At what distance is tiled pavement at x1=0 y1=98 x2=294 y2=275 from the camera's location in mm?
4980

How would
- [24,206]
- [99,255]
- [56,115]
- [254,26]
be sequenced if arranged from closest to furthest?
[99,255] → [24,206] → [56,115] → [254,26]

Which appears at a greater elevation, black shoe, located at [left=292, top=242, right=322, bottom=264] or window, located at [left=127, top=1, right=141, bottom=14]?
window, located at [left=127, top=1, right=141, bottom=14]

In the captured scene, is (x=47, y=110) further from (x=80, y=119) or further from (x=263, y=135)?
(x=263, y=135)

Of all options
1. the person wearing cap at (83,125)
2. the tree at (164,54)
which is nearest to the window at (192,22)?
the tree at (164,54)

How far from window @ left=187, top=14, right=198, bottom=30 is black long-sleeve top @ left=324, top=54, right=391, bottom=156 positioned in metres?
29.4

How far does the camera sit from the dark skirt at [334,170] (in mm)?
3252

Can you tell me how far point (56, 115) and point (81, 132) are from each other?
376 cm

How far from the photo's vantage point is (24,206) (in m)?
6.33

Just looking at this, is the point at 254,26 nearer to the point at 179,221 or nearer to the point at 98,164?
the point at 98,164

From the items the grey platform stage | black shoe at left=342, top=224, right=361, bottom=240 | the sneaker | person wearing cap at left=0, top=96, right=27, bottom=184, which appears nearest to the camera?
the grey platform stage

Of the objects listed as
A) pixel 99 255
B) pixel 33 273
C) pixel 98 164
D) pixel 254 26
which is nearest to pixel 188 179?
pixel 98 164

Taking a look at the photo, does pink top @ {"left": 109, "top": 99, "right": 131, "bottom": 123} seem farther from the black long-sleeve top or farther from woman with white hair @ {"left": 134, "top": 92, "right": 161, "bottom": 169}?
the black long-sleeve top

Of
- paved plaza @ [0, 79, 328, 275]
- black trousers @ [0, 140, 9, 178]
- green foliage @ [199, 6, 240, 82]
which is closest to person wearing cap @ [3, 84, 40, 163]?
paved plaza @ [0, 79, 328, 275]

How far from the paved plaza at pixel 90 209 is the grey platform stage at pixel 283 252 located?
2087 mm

...

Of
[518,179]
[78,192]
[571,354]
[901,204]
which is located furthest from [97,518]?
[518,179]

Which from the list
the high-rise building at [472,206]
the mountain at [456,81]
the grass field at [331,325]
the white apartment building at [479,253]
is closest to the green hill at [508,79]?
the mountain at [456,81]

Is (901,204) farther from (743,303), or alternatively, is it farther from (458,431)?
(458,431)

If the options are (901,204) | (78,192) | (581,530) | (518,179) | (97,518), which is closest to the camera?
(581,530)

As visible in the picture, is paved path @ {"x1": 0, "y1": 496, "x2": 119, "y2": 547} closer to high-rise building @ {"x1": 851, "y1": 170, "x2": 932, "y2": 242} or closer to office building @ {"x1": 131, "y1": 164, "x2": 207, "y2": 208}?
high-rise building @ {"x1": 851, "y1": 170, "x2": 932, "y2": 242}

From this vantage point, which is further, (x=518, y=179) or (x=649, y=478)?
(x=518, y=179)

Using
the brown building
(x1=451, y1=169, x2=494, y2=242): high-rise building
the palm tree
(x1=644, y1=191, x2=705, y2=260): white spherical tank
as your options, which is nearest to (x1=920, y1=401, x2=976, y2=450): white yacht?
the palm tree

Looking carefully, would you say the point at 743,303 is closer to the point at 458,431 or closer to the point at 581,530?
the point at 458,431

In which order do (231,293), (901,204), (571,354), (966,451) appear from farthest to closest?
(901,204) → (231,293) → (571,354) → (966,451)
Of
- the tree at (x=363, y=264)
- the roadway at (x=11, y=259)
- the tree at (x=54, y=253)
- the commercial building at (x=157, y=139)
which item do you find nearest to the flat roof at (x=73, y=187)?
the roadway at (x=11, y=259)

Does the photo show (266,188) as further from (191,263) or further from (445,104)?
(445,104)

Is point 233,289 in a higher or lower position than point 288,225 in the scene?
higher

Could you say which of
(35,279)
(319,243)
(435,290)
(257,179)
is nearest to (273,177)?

...

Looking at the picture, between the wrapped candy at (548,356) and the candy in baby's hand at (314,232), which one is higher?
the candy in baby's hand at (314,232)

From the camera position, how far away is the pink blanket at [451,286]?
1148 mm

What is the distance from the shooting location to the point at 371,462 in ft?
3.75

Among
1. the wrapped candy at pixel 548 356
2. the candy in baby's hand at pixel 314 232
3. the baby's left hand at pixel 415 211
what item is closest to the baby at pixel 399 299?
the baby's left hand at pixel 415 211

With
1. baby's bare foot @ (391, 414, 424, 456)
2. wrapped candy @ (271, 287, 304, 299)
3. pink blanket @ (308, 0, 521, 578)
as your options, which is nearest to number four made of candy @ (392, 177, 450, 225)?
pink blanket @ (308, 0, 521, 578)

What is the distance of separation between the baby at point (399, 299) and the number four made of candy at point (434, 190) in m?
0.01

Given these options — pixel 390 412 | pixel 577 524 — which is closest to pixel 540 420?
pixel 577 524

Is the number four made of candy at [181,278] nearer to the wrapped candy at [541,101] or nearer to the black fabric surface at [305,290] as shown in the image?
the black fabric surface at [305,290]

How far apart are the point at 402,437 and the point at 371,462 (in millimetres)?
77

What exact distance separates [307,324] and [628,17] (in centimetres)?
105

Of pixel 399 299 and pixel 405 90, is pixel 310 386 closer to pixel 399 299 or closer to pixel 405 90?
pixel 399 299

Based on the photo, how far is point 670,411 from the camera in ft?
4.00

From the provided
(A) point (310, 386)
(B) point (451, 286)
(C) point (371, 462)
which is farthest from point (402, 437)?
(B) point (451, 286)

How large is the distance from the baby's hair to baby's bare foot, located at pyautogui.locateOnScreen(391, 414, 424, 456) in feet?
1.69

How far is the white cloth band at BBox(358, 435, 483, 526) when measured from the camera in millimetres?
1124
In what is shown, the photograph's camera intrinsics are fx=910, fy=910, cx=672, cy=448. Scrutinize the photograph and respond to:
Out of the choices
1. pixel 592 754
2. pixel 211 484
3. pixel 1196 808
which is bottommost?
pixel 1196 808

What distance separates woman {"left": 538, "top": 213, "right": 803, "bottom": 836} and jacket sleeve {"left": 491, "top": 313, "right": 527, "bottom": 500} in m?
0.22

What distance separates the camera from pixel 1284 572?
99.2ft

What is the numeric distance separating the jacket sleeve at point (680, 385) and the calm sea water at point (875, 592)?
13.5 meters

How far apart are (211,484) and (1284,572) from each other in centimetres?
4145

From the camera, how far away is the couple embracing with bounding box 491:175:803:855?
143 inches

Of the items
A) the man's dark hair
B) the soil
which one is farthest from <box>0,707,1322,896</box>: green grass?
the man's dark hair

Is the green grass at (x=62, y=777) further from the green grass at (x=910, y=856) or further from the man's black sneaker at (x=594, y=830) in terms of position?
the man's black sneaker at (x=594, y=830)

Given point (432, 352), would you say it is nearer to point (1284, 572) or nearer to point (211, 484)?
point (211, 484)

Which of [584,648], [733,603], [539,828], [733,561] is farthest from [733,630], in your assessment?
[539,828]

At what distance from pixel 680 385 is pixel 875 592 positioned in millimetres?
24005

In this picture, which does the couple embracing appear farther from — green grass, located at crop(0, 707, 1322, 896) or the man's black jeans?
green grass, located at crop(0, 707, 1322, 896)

__Given request__. Count the lines of the items that contain the string "platform". Give only the number.

__Result__. 3